Wednesday 20 January 2016

genetics - Understanding recombination scoring in family pedigrees


I am having some problems understanding recombination, and I am not sure what element I am missing here. This figure is an example from my text book. The pedigree belongs to a family with an autosomal dominant disease, typed for a marker with alleles A1-A6.



Figure 14.9 Human Molecular Genetics, 4ed. (© Garland Science)


So, all meioses are phase-known, meaning we know which combination of alleles was inherited from each parent. Apparently this leads us to be able to unambiguously score III1-III5 as non-recombinant (N) and III6 as recombinant (R).


This is were I get lost, I don't understand how it is possible to unambiguously score each individual as N or R. Also, if the disease is dominant, how is it possible that III6 is affected, as both alleles originate from the both unaffected I1 and II2?


EDIT: Blue colour in the pedigree means the person is affected by disease, white symbolizes unaffected individuals. I believe the red stars symbolizes that the person carries the disease gene. That would mean blue corresponds to not carrying the disease gene. If this is the case The red colour of III2 is a fault in the figure.



Answer



Ns are not non-recombinant at the genomic level. What you know is that they do not show recombination events at the risk allele locus as subjects carrying the marker A1 show signs of the disease and similarly healthy subject do not carry the marker A1. Hence they are called non-recombinant. On top of that 3rd generation subjects (excepted III6) show combinations of alleles reflecting inheritance of one allele from each parent.

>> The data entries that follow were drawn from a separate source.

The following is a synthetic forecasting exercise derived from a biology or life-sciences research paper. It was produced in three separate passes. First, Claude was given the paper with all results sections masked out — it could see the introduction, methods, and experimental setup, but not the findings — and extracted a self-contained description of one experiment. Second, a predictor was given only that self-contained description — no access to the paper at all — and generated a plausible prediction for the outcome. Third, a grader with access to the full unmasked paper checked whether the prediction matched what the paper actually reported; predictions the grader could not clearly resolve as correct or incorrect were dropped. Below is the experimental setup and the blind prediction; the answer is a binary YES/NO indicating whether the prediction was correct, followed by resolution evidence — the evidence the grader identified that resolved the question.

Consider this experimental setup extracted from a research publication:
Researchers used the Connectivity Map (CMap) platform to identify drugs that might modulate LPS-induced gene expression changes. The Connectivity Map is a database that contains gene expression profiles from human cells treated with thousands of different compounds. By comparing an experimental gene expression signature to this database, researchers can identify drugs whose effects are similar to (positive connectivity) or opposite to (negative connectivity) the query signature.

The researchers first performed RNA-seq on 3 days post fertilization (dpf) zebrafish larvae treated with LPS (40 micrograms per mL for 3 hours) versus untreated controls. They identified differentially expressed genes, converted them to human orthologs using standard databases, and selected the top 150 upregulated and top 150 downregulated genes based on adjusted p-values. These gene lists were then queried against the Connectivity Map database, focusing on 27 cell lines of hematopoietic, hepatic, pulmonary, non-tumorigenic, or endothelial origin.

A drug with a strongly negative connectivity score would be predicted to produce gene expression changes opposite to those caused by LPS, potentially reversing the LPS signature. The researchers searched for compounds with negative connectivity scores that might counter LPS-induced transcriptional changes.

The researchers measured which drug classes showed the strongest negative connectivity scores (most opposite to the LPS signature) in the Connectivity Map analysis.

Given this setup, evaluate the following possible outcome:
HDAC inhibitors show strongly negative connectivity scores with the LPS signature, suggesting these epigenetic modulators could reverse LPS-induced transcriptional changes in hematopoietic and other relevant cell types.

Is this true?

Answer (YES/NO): NO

What is very important is that A1 is not the allele, it is the marker for the risk allele. This means that A1 is not directly the allele but a region of DNA close to the allele provoking the disease, sufficiently close to be co-inherited most of the time with the disease allele.


For III6 you actually know that a recombination must have happened as this subject obviously carry the risk allele (shows the disease) yet not the marker associated with it, therefore a recombination event happened between the marker and the disease allele.